Loin d'être une " comédie de boulevard ", ce roman dramatique va s'appuyer sur l'humour décalé et un style désopilant, pour nous faire rire , certes , mais mettre " le doigt " sur des sujets extrêmement graves de notre société .

Ce roman policier nous parle d’une enquête policière mais surtout de Berthe, surnommée Mamie Luger , parce qu’elle en a un en sa possession qu’elle a volé à un Nazi ...
En garde à vue pour avoir tiré sur son voisin et canardé des flics, avec son Luger, l’enquête menée par l’inspecteur Ventura nous fait découvrir la vie amoureuse surprenante, tragique et explosive de cette femme qui, de confessions en confessions, avoue les raisons de toutes ces choses enterrées dans sa cave.

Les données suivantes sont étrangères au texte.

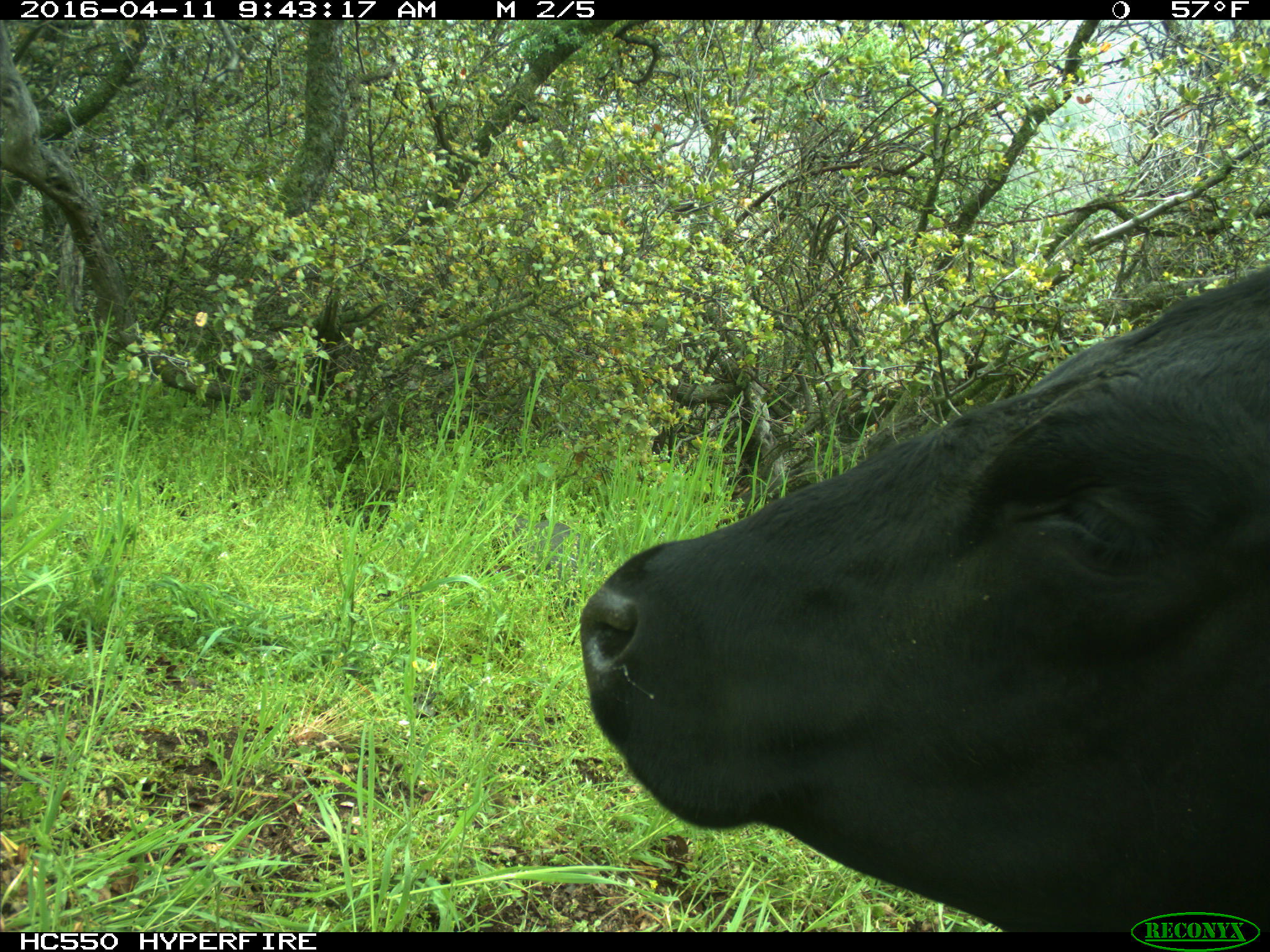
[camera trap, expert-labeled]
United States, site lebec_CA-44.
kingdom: Animalia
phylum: Chordata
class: Mammalia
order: Artiodactyla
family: Bovidae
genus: Bos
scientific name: Bos taurus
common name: domestic cow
Bos taurus (domestic cow).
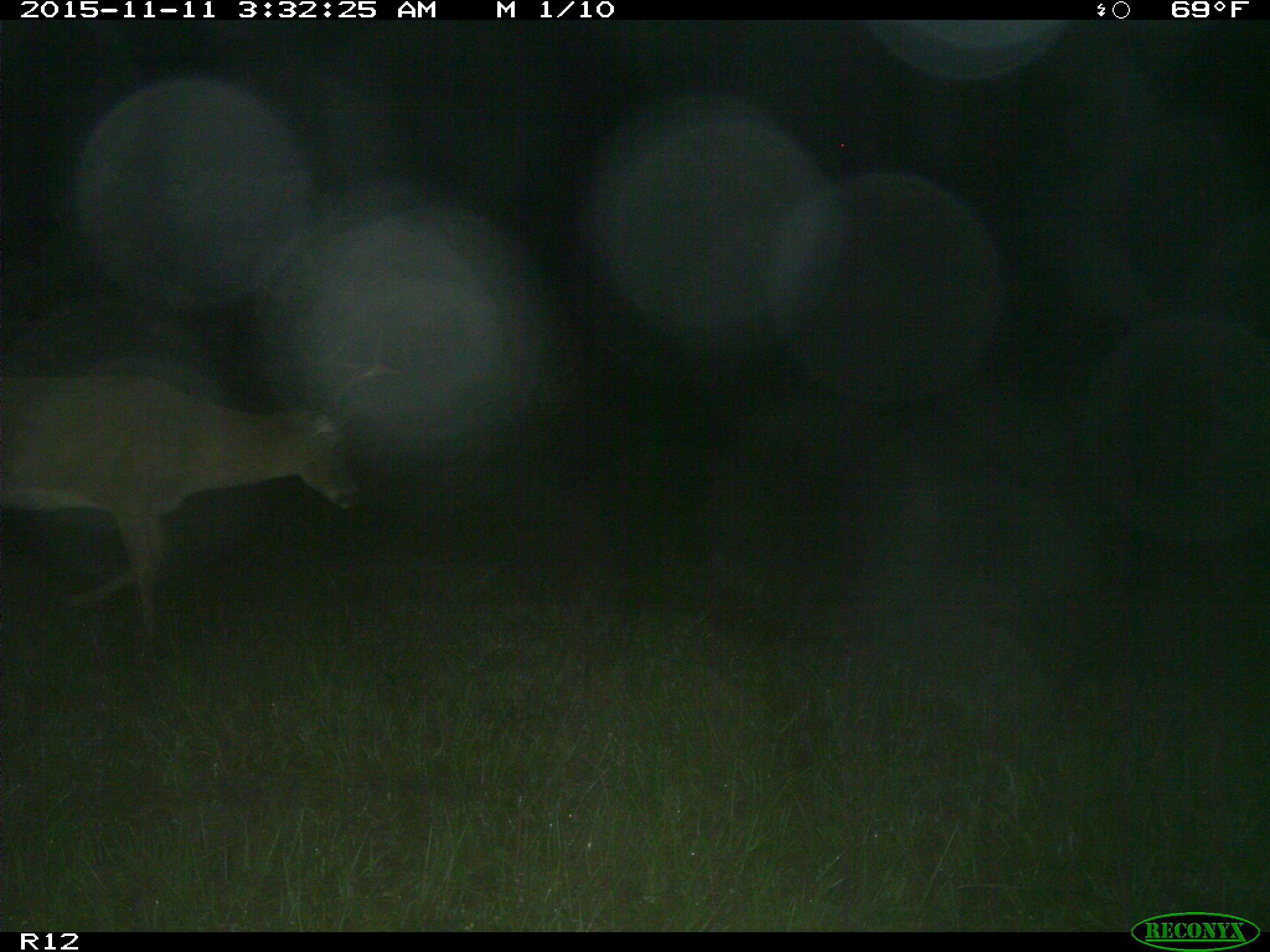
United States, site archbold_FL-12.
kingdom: Animalia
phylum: Chordata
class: Mammalia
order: Artiodactyla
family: Cervidae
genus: Odocoileus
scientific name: Odocoileus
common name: deer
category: unidentified deer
Unidentified deer (deer) (Odocoileus).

Sur un ton volontiers gouailleur et un franc parler fracassant, Berthe, dans une sarabande de révélations surprenantes, dévoile un long parcours de viols, d’amours désenchantés, de maltraitances, de mariages inadaptés et d’amour fou inattendu avec un GI noir. Le huit clos de la garde à vue nous fait découvrir une femme attachante, libre, anticonformiste, drôle, certains diront féministe, indignée par le patriarcat et la domination masculine, mais ce n’est pas ce que je dirais. Derrière la farce, se révèle le portrait d’une femme libre qui ne s’est pas soumise aux règles de la morale mais au protocole du bon sens.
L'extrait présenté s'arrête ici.